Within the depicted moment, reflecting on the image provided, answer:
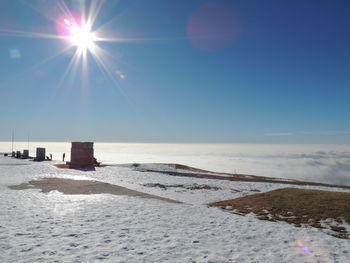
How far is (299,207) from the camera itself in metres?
13.8

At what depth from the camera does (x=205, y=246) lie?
28.4 ft

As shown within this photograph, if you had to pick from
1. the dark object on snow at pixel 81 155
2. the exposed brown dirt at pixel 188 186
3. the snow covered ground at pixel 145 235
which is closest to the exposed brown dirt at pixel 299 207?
the snow covered ground at pixel 145 235

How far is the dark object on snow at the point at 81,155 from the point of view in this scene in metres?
35.6

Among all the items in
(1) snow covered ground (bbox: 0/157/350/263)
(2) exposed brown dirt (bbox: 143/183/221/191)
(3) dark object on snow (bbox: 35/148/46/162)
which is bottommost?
(2) exposed brown dirt (bbox: 143/183/221/191)

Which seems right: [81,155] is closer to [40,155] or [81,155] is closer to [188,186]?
[40,155]

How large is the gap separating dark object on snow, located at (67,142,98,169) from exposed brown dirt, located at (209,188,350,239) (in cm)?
2519

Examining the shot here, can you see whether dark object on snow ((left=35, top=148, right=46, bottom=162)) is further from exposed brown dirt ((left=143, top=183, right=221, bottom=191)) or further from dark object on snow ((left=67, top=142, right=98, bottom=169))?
exposed brown dirt ((left=143, top=183, right=221, bottom=191))

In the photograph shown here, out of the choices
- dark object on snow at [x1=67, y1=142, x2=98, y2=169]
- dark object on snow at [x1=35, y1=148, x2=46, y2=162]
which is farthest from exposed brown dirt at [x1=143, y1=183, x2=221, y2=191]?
dark object on snow at [x1=35, y1=148, x2=46, y2=162]

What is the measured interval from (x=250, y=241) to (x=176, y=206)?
568 cm

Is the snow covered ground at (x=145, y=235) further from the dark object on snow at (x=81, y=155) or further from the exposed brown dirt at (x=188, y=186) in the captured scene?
the dark object on snow at (x=81, y=155)

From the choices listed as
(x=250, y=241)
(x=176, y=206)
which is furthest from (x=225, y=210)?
(x=250, y=241)

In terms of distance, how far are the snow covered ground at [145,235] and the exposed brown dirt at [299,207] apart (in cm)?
106

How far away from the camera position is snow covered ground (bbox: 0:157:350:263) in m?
7.79

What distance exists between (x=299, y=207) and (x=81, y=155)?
2928 cm
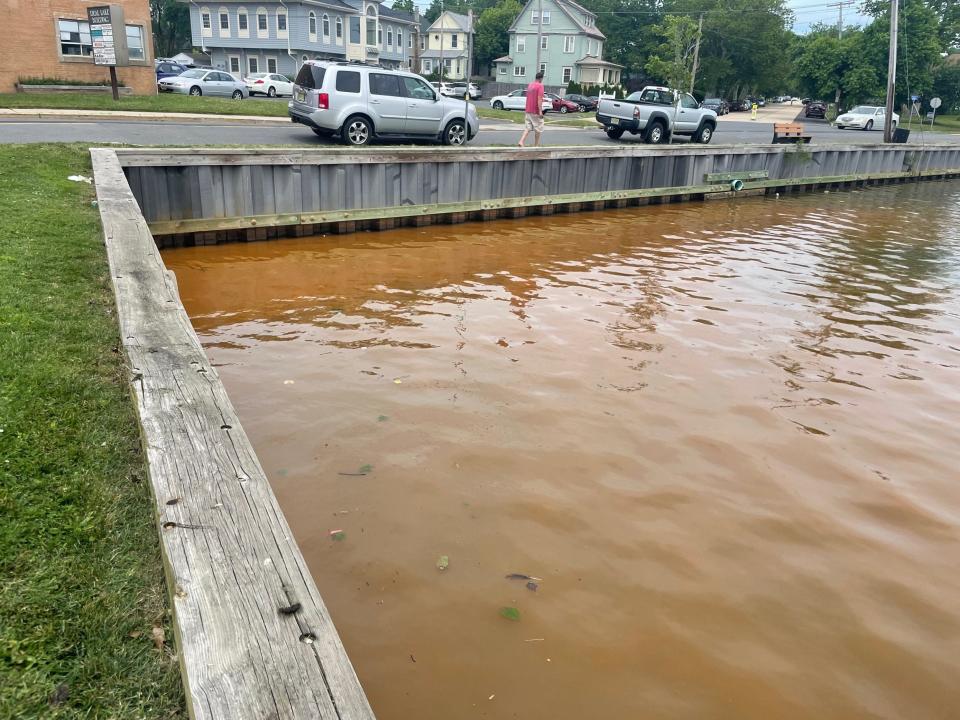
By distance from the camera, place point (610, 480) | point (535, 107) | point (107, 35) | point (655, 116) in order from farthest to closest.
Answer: point (107, 35) < point (655, 116) < point (535, 107) < point (610, 480)

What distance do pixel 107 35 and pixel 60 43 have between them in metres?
3.52

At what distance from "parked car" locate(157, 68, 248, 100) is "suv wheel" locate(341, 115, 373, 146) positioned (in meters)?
22.0

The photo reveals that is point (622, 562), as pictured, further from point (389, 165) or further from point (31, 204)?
point (389, 165)

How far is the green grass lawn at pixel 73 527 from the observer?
209cm

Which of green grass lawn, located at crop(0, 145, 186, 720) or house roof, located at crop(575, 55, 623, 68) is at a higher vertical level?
house roof, located at crop(575, 55, 623, 68)

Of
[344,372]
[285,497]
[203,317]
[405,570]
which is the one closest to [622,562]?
[405,570]

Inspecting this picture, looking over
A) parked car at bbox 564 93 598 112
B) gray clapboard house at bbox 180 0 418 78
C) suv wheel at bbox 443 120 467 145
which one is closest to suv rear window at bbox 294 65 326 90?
suv wheel at bbox 443 120 467 145

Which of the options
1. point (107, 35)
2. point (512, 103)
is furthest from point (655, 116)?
point (512, 103)

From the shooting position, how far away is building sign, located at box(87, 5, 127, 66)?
81.5 ft

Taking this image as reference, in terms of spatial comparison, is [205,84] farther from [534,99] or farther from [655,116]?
[534,99]

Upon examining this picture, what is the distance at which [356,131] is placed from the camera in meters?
16.9

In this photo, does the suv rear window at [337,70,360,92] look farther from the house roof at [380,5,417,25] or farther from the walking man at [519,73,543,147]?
the house roof at [380,5,417,25]

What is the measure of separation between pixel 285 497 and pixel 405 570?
1.08m

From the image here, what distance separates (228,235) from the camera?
12.0 m
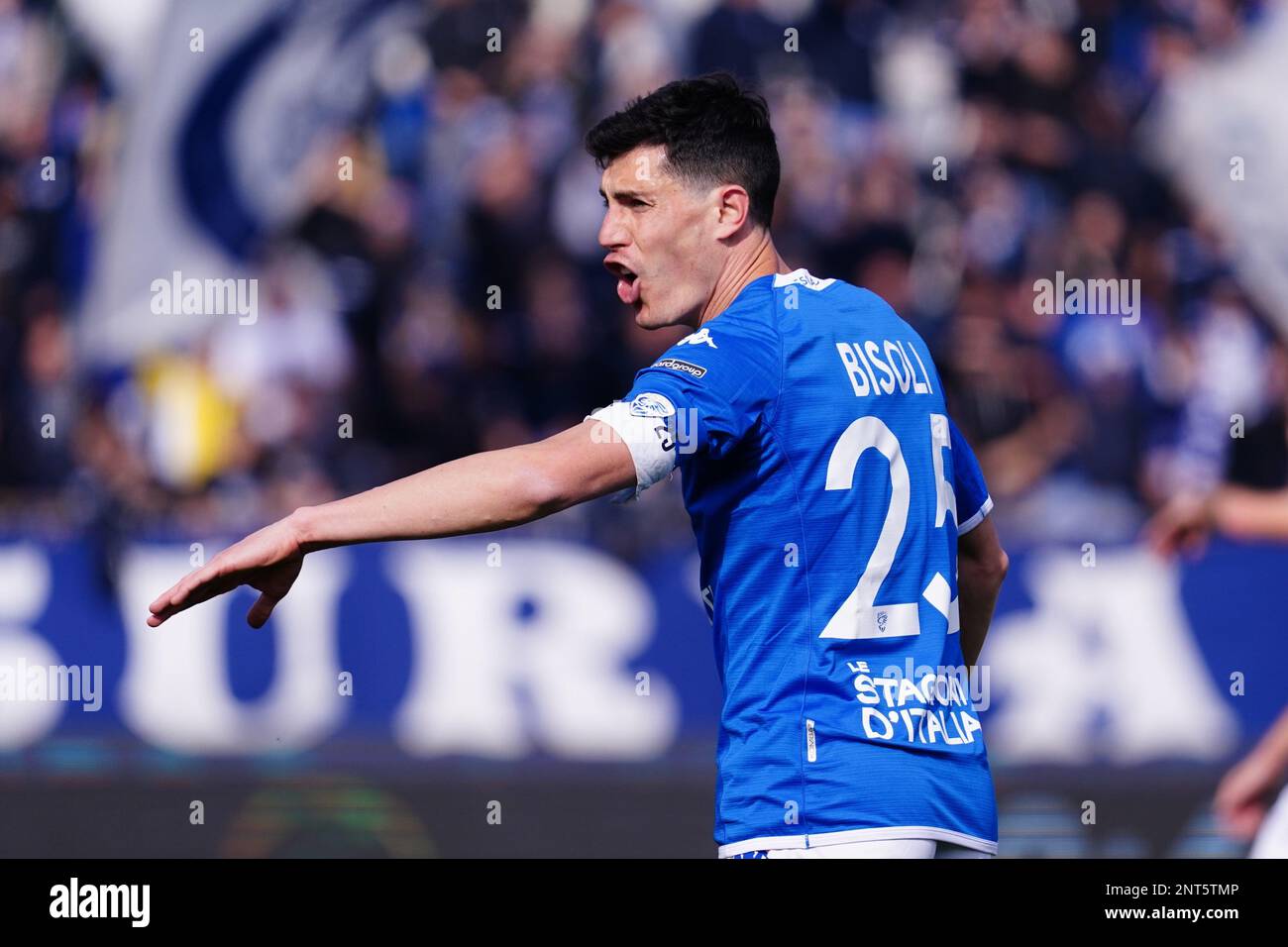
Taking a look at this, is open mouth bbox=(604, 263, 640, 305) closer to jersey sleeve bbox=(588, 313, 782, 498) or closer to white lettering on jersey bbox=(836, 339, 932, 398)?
jersey sleeve bbox=(588, 313, 782, 498)

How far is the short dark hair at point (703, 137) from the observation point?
10.8 feet

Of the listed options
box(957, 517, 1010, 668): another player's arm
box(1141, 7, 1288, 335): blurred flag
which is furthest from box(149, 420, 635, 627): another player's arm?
box(1141, 7, 1288, 335): blurred flag

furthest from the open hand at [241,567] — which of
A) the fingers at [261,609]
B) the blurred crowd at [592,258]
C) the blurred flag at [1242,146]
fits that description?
the blurred flag at [1242,146]

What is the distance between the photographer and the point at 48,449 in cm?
753

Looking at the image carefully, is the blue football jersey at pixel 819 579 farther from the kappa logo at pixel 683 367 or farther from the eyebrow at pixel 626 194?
the eyebrow at pixel 626 194

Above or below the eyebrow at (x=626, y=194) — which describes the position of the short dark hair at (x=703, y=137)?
above

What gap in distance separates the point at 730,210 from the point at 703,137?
0.52ft

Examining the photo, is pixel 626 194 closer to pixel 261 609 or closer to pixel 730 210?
pixel 730 210

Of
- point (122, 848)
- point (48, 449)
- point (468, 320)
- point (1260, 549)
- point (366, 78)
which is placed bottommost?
point (122, 848)

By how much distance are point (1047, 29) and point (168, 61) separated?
4.36 metres

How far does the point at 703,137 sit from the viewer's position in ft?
A: 10.8
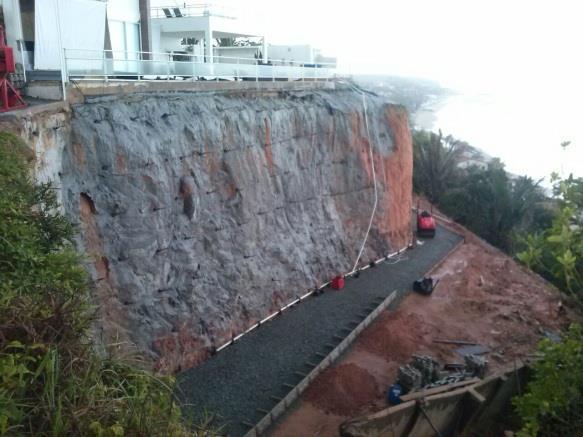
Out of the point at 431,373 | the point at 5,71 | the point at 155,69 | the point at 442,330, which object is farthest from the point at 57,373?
the point at 442,330

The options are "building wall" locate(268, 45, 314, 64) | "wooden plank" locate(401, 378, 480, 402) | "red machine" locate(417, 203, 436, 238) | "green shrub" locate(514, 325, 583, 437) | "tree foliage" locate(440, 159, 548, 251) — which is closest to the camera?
"green shrub" locate(514, 325, 583, 437)

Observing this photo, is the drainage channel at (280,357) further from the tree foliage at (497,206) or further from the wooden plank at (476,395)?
the tree foliage at (497,206)

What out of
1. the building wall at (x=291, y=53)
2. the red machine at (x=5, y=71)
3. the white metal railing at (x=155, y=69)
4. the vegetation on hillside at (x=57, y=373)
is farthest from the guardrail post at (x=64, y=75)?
the building wall at (x=291, y=53)

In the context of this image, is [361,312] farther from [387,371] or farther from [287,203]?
[287,203]

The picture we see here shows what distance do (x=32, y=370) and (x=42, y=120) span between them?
7002mm

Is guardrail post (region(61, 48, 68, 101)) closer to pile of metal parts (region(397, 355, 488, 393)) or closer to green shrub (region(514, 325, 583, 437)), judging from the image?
pile of metal parts (region(397, 355, 488, 393))

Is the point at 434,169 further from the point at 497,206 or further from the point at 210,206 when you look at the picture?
the point at 210,206

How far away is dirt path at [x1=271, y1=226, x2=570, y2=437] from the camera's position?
39.9ft

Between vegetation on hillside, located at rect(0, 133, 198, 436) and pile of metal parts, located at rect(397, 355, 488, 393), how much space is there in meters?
8.36

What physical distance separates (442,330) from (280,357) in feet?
18.3

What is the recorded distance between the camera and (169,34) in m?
20.9

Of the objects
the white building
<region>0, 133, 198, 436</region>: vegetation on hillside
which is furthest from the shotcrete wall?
<region>0, 133, 198, 436</region>: vegetation on hillside

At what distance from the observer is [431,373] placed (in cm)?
1280

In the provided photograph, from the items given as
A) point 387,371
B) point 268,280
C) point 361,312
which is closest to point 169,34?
point 268,280
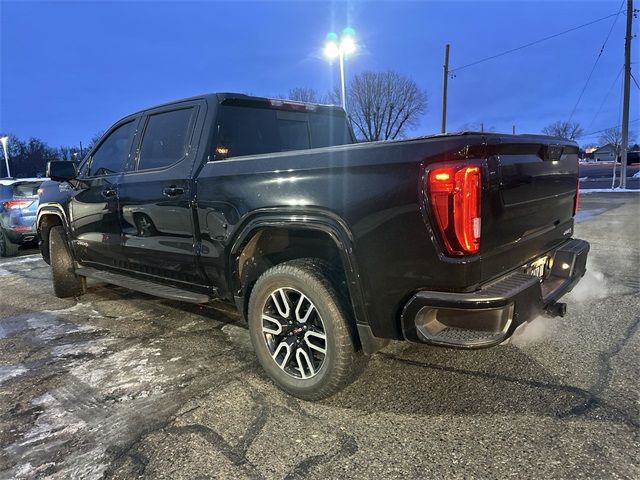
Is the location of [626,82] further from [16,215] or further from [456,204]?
[456,204]

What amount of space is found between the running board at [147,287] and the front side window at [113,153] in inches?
40.2

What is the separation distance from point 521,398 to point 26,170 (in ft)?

**WRITTEN INSTRUCTION:**
Copy the entries from the line with "Is the location" through the end of the entries, changing "running board" to "side step" and keeping everything else the same.

**THE ANSWER:**
Is the location of [626,82] further from [16,215] or further from [456,204]?
[456,204]

What amount of space is found between the side step at [147,287] and the front side window at [113,153] in inches?
40.2

What is the separation distance from point 521,398 to point 26,170 (in ft)?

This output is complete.